— Study text —
My mother-in-law said that we should stay an extra day if it’s too snowy to drive.
SOMEONE LEND ME A SALT TRUCK.
doctor: I’ll need you to remove your underpants
me: *taking underpants off my head* fine
romantic comedies are like “he didn’t realize he had feelings for his best friend until she took off her glasses”
My kids call to me “Oh Mommmmmy” like I’m Toodles about to bring them a Mouseketool.
Plot twist: I knock on Jehovah’s Witnesses doors. “I’d like to talk to you about modern science “
centaur: *falls down* I broke my arm
doctor: it’s okay I can fix it
centaur: agh I broke my leg too
doctor: *cocks rifle*
God’s Wife: I just need some space!
God: (passive aggressively creates the universe)
Me: *Asks question on snapchat*
Them: *Answers question on snapchat*
Me: “Wait, what did I ask again?”
My son 🙋🏽♂️was SO cute today, he asked me “dad are clouds candy?” 😍 I told him they were water. 💦 Then he asked “dad, what’s Earth’s defense system?” and then I remembered I don’t have a son and he asked again his eyes now obsidian black “what is the defense system father”
Me: I’m going to be healthy
Breakfast: fruit
Lunch: sandwich
Dinner: salad
Midnight: large pizza, mac & cheese, a gallon of ice cream
Mulder: we’re trapped with ghosts in the stomach of a metal worm.

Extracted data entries
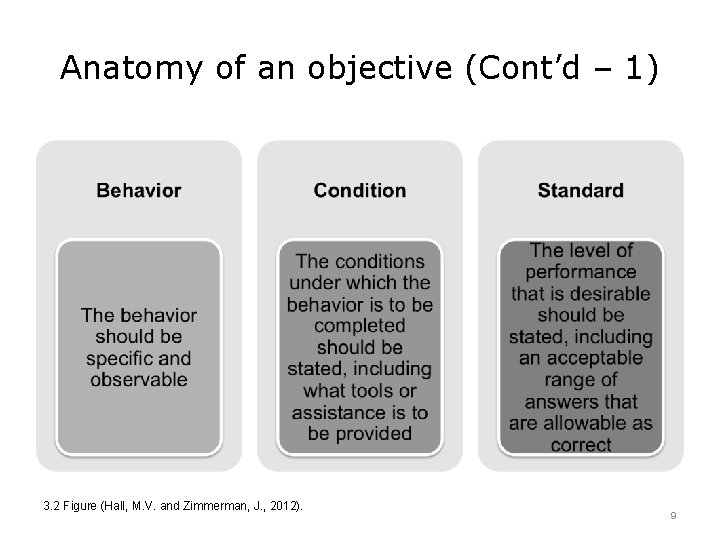 Anatomy of an objective (Cont'd – 1)

Behavior

The behavior should be specific and observable

Condition

The conditions under which the behavior is to be completed should be stated, including what tools or assistance is to be provided

Standard

The level of performance that is desirable should be stated, including an acceptable range of answers that are allowable as correct

3.2 Figure (Hall, M.V. and Zimmerman, J., 2012).

9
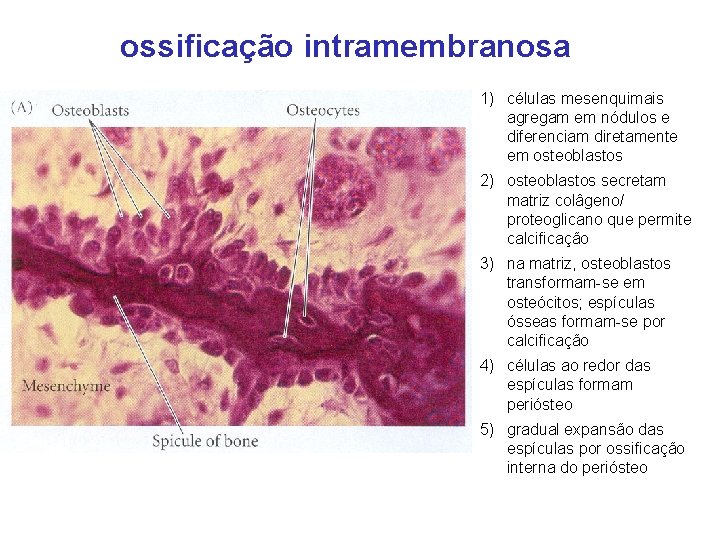 ossificação intramembranosa

(A)
Osteoblasts
Osteocytes
Mesenchyme
Spicule of bone

1) células mesenquimais agregam em nódulos e diferenciam diretamente em osteoblastos

2) osteoblastos secretam matriz colágeno/ proteoglicano que permite calcificação

3) na matriz, osteoblastos transformam-se em osteócitos; espículas ósseas formam-se por calcificação

4) células ao redor das espículas formam periósteo

5) gradual expansão das espículas por ossificação interna do periósteo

— Tasks to perform —
[1] Answer these questions from the jokes:
(a) What does the mother-in-law say they should do if it's too snowy to drive?
(b) Who do the kids make their parent sound like when they call "Oh Mommmmmy"?
(c) What is eaten at midnight in the joke about being healthy?
[2] In the jokes, list every meal or time of day named in the plan to be healthy.
These rows have no connection to the jokes.

— Exercise solutions —
[1]
(a) Stay an extra day.
(b) Toodles about to bring them a Mouseketool.
(c) A large pizza, mac & cheese, and a gallon of ice cream.

[2] Breakfast, Lunch, Dinner, Midnight